#### [TASK STATEMENT]
Copy every line from the one that holds "Visible in this" to the end of the records below, exactly and with nothing else, but without any pictures.

#### [RECORDS PROVIDED]
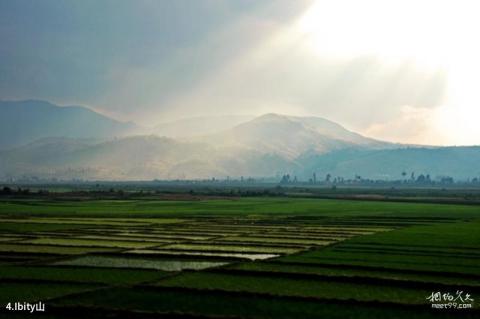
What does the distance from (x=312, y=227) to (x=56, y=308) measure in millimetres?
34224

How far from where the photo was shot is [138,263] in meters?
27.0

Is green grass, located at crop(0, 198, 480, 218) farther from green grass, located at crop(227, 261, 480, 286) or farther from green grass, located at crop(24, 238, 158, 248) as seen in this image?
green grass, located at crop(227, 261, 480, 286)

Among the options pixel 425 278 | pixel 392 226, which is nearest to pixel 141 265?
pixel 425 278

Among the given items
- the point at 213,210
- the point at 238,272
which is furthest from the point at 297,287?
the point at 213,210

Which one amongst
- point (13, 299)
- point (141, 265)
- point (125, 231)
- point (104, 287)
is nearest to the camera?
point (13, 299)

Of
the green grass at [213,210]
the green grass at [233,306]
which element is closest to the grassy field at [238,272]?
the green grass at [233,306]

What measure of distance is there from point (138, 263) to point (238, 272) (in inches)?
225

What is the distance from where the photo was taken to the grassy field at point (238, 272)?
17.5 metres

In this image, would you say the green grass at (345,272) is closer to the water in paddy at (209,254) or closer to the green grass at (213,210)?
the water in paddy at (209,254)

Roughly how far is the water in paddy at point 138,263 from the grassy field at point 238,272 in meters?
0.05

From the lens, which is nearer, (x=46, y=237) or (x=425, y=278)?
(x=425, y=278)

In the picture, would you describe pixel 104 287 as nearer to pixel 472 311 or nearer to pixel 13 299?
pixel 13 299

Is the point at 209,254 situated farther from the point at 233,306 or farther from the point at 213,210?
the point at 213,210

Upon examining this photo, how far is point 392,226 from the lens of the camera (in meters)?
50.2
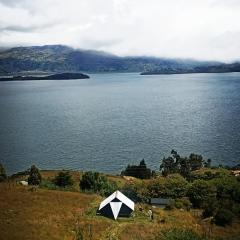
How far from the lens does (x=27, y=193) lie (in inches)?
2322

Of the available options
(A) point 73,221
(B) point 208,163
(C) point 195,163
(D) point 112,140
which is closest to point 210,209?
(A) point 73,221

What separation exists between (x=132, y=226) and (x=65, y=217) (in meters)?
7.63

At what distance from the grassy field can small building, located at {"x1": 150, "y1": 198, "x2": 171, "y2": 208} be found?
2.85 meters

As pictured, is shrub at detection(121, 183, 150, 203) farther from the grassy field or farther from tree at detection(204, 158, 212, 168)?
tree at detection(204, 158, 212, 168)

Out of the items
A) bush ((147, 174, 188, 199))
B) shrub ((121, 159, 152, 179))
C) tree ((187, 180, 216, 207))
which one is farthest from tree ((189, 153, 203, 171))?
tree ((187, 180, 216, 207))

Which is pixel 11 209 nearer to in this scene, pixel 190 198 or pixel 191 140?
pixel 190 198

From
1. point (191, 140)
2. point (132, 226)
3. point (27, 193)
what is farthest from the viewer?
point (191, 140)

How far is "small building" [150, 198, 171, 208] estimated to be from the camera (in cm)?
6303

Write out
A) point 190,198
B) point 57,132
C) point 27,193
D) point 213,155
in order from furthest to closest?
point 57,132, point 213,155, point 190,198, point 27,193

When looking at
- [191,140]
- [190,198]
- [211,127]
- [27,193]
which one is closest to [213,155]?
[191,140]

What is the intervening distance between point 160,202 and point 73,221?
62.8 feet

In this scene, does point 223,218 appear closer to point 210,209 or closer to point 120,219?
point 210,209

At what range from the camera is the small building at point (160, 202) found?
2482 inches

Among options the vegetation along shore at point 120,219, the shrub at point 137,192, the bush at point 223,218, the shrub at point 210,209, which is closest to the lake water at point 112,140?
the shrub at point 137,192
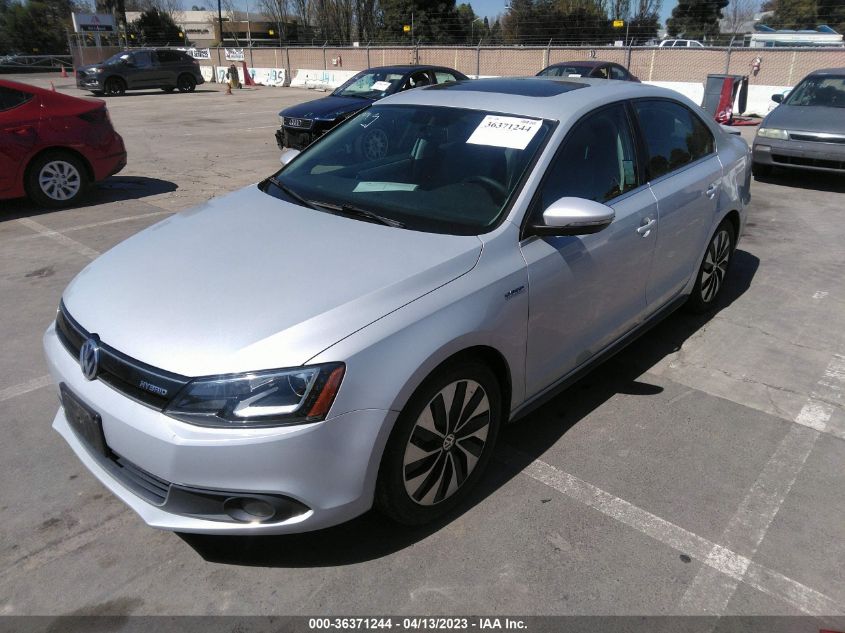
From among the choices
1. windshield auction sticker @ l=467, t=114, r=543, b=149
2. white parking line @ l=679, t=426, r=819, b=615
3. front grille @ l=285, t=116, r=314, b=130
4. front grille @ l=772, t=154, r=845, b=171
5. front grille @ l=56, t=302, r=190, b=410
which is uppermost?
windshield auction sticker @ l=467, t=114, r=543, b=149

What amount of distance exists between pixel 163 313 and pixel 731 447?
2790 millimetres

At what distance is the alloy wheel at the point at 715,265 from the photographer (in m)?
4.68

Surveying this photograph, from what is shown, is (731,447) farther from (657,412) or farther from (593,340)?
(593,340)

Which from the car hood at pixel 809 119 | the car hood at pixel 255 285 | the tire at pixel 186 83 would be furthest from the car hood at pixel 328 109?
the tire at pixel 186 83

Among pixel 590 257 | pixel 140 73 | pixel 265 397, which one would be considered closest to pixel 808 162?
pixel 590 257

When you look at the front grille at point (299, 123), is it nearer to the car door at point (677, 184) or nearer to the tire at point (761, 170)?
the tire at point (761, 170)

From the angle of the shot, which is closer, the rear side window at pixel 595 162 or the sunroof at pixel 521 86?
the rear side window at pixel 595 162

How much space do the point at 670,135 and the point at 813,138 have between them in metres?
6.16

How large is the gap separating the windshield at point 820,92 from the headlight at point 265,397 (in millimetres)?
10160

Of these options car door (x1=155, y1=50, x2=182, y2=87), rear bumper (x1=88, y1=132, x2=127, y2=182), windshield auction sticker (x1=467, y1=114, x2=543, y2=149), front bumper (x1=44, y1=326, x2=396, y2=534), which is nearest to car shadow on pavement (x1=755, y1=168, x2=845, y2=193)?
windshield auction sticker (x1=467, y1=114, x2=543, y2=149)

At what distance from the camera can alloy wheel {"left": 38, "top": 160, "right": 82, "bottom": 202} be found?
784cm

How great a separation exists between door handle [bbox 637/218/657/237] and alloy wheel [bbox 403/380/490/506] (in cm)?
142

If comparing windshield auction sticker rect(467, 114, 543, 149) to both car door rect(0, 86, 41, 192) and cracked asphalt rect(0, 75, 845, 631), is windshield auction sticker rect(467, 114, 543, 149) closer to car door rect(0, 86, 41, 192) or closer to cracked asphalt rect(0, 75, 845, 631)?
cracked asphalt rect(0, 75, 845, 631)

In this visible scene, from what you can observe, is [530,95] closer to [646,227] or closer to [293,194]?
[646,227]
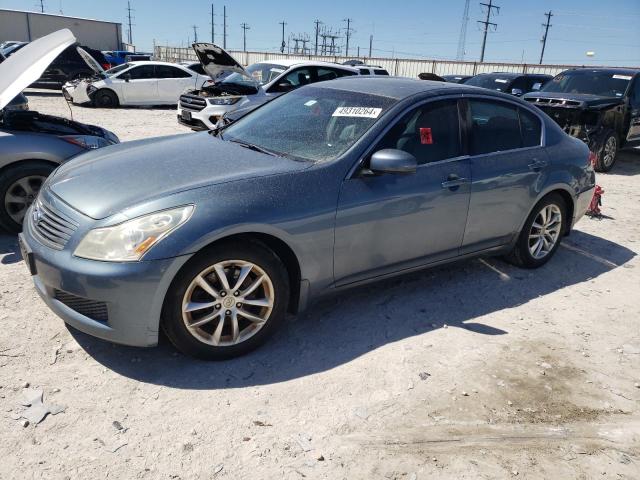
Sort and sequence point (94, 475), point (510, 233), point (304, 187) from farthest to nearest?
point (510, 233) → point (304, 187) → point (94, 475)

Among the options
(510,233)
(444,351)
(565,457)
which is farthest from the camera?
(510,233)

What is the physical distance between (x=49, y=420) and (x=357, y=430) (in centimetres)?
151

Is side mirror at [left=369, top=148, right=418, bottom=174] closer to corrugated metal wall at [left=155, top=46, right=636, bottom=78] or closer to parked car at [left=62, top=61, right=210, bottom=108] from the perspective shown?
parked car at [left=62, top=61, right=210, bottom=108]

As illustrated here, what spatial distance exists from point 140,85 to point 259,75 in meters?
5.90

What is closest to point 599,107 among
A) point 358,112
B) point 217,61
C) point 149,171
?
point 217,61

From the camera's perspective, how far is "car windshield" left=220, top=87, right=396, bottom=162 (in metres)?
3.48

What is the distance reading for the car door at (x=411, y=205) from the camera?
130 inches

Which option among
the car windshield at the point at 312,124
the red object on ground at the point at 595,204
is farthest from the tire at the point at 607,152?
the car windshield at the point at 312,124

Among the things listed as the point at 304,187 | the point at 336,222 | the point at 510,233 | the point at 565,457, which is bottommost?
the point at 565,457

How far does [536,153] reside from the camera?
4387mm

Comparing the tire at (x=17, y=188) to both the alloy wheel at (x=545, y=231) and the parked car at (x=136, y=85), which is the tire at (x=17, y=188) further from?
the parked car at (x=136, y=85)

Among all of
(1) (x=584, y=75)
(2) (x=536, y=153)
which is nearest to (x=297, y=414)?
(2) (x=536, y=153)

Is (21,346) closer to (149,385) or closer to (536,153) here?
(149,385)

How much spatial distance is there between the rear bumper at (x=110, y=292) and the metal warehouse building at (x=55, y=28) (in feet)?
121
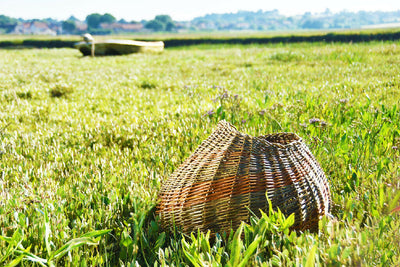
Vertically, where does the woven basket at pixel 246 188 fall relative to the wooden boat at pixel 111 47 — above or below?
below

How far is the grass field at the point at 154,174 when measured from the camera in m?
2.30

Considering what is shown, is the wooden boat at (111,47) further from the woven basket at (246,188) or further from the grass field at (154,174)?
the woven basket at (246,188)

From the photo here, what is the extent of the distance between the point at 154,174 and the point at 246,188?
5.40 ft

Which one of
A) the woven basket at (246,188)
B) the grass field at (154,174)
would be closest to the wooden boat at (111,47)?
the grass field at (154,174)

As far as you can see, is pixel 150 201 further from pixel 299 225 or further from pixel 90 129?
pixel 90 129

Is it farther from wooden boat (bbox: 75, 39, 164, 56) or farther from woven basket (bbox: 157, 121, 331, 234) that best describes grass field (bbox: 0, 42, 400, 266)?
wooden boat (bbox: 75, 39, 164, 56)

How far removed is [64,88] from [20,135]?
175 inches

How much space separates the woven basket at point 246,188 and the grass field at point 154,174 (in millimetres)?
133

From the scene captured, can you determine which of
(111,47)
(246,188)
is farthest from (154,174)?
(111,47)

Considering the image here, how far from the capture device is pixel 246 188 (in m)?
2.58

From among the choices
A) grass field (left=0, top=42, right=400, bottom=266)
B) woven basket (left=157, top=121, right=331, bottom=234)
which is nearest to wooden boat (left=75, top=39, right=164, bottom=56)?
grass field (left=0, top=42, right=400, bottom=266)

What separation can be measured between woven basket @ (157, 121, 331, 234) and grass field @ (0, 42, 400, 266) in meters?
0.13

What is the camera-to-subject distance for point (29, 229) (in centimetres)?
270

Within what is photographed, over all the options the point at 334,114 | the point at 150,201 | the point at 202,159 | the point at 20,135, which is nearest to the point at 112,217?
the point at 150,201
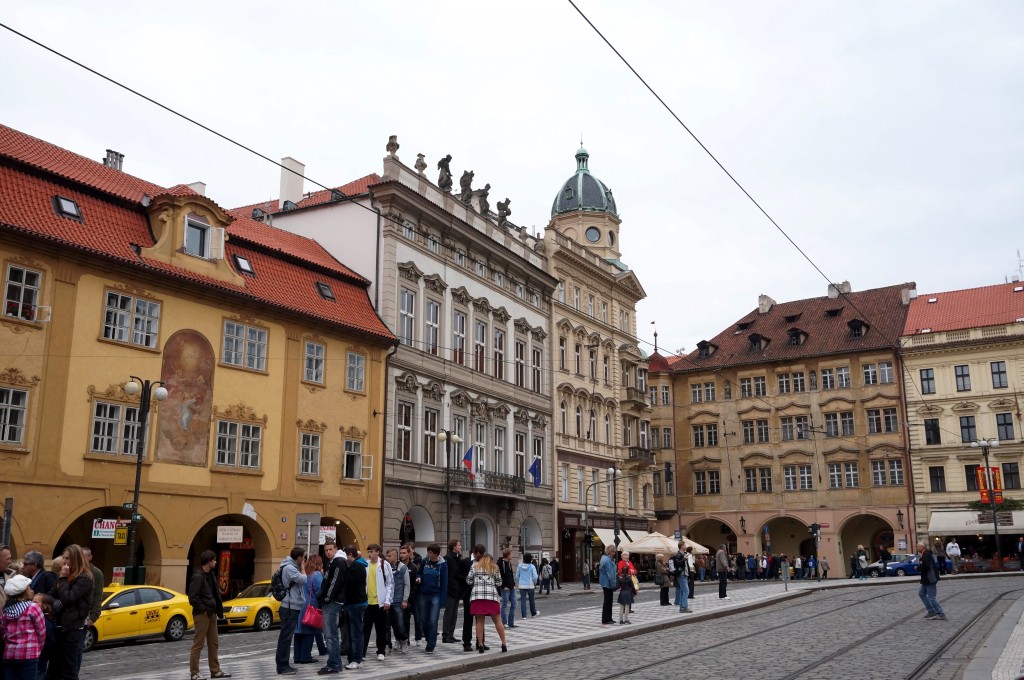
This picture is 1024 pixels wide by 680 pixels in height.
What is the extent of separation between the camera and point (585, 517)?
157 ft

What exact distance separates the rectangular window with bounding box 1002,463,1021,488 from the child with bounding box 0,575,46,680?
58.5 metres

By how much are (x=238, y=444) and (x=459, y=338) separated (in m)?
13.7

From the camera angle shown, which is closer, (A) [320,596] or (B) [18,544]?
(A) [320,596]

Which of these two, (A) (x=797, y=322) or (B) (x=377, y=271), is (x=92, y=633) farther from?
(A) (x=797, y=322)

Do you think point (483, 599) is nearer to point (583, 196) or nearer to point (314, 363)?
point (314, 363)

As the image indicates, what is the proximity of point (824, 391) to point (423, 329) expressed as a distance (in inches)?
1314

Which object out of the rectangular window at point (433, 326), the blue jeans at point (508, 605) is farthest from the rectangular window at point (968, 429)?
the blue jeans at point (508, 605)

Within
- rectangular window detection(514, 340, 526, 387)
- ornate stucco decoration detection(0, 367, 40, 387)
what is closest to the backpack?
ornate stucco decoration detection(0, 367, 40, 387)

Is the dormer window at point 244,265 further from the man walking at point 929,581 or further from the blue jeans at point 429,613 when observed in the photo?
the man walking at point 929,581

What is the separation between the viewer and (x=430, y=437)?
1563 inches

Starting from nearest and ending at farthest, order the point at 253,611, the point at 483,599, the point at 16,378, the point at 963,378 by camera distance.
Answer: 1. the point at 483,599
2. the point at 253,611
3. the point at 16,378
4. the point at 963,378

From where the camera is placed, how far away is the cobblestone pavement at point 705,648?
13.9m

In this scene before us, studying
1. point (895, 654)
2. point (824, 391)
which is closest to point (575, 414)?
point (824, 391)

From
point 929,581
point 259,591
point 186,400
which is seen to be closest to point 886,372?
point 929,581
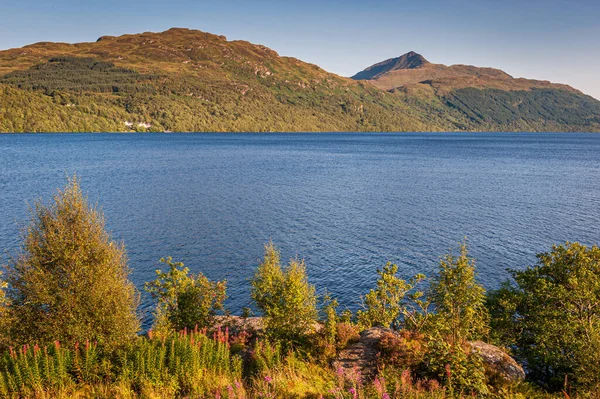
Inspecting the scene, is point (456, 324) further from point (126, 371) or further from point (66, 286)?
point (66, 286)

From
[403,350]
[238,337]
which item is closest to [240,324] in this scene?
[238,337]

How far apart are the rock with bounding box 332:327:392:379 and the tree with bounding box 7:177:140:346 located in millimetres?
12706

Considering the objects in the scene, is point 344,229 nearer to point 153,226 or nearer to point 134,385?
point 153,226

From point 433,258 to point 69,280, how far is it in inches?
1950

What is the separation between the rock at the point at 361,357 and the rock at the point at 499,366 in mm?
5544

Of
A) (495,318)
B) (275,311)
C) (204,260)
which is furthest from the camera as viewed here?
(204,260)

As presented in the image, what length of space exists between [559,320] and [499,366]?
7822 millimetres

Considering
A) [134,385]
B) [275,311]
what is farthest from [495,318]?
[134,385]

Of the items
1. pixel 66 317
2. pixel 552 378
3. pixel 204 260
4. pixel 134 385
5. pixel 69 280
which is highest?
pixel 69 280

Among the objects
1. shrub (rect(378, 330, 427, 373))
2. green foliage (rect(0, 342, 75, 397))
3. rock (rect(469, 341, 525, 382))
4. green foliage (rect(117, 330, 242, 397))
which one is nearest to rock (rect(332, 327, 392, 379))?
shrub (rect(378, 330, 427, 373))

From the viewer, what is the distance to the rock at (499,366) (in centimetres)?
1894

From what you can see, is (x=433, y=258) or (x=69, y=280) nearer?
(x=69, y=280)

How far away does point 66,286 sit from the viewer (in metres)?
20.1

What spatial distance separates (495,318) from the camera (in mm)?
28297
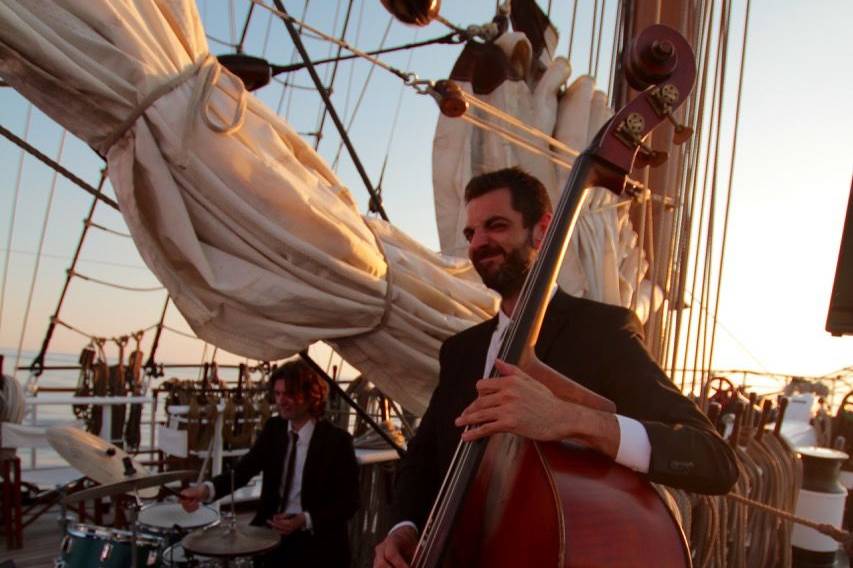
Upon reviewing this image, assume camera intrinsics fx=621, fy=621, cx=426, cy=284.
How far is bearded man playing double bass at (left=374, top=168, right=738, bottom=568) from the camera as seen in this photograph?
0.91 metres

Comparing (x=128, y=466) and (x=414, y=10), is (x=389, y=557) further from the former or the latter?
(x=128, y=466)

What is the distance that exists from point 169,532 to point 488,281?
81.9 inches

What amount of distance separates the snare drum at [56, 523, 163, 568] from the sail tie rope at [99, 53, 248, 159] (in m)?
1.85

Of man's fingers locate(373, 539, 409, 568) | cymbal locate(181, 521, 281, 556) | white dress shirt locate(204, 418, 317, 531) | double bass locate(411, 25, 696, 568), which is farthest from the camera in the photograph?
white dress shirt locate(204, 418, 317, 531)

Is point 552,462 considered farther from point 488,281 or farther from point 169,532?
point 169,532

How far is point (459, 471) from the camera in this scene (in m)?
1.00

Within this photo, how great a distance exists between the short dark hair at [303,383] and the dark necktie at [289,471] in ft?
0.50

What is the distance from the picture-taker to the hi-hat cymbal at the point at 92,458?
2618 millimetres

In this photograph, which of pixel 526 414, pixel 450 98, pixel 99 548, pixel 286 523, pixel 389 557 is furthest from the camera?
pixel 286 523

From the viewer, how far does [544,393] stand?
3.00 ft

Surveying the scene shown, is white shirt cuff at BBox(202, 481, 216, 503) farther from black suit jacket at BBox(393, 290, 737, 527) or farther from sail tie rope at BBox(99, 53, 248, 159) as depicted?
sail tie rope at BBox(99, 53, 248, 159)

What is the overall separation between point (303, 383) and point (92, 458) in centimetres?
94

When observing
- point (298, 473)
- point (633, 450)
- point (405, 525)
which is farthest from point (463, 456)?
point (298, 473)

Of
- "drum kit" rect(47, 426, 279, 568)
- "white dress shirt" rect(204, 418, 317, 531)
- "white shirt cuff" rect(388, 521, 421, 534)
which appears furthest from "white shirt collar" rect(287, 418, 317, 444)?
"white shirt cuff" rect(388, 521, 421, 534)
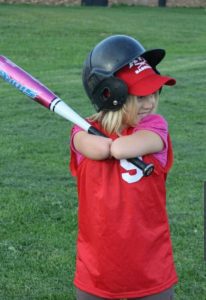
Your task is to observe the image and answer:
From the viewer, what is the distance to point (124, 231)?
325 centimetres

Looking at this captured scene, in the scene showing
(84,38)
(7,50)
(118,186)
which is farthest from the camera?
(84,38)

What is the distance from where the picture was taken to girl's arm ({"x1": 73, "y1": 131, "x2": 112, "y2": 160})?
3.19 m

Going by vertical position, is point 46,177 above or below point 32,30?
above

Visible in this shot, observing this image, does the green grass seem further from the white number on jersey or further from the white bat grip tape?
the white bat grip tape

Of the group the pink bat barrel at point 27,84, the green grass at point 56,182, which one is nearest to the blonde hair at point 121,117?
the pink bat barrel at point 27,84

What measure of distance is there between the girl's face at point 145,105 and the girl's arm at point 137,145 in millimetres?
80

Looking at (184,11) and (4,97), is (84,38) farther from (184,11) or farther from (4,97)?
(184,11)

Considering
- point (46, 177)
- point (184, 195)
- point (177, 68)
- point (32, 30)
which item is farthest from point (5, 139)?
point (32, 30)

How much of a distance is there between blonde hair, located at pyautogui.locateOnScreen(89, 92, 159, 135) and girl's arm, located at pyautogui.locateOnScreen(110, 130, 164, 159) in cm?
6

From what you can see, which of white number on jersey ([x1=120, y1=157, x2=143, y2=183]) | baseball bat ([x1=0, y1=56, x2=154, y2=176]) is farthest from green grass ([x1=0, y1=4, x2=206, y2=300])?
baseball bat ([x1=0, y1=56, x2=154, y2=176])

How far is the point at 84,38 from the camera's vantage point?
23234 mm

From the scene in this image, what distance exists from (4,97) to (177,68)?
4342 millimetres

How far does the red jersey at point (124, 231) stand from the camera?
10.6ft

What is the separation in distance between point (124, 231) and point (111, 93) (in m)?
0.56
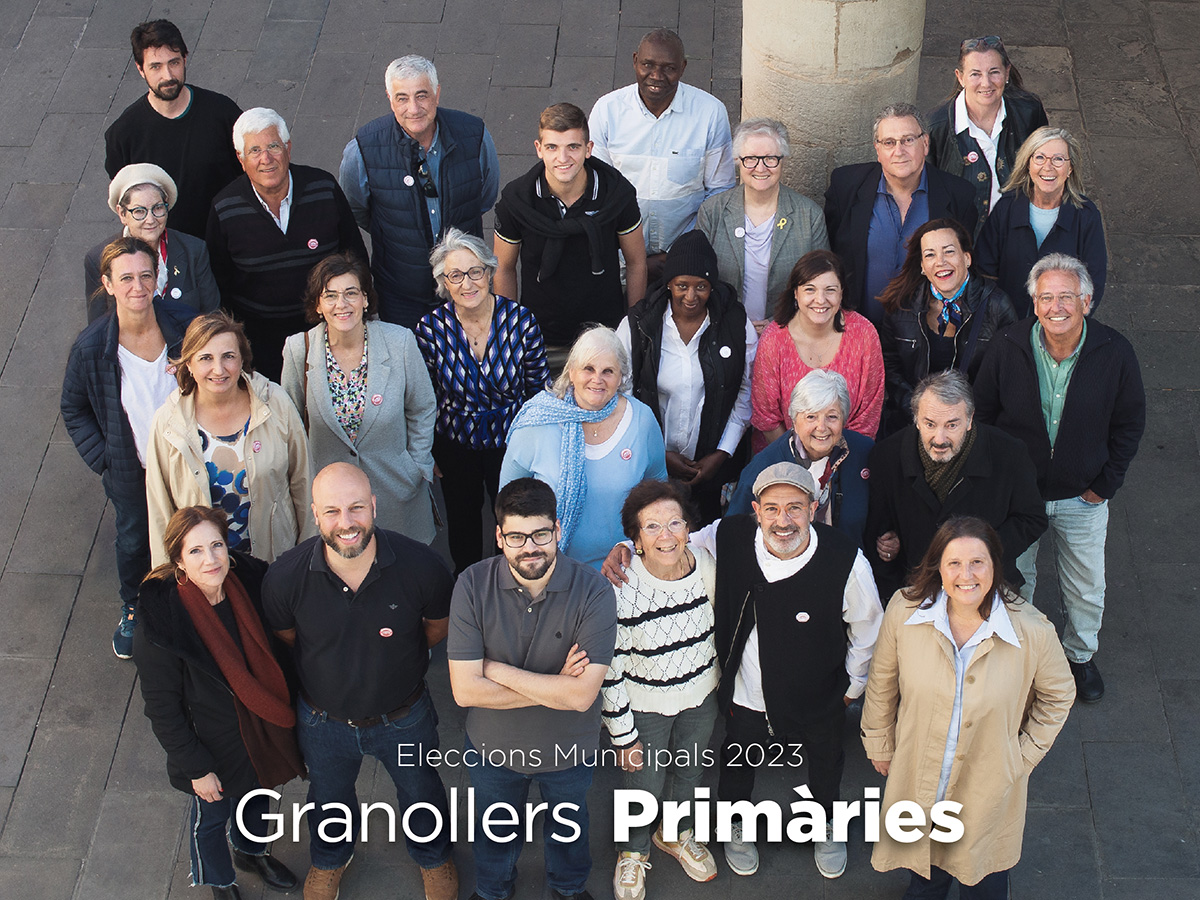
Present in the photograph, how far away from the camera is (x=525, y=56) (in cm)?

#### [RESULT OF THE EXERCISE]
Visible in this shot, observing this image, does the green grass seem further from the white number on jersey or further from the white bat grip tape?
the white bat grip tape

Of the group the pink bat barrel at point 27,84, the green grass at point 56,182, which one is nearest to the blonde hair at point 121,117?
the pink bat barrel at point 27,84

What measure of distance is there between the girl's face at point 145,105 and the girl's arm at point 137,145 in millimetres?
80

Looking at (184,11) and (4,97), is (84,38) farther from (184,11) or farther from (4,97)?
(184,11)

Considering
- point (46, 177)
- point (184, 195)
- point (177, 68)
- point (32, 30)
which item is farthest from point (5, 139)?
point (32, 30)

How much of a distance is there between blonde hair, located at pyautogui.locateOnScreen(89, 92, 159, 135) and girl's arm, located at pyautogui.locateOnScreen(110, 130, 164, 159) in cm?
6

From what you can see, which of white number on jersey ([x1=120, y1=157, x2=143, y2=183]) | baseball bat ([x1=0, y1=56, x2=154, y2=176]) is farthest from green grass ([x1=0, y1=4, x2=206, y2=300])?
baseball bat ([x1=0, y1=56, x2=154, y2=176])

How far is the point at 84,38 from the camera's vantage point?
23234 mm

From the scene in this image, what distance exists from (4,97) to (177,68)?
4342 millimetres

How far does the red jersey at point (124, 231) stand from the camera?
10.6ft

What is the separation in distance between point (124, 231) and point (111, 93) (in m)?
0.56
Present in the photograph, how far away from the camera is (x=525, y=56) (in cm)?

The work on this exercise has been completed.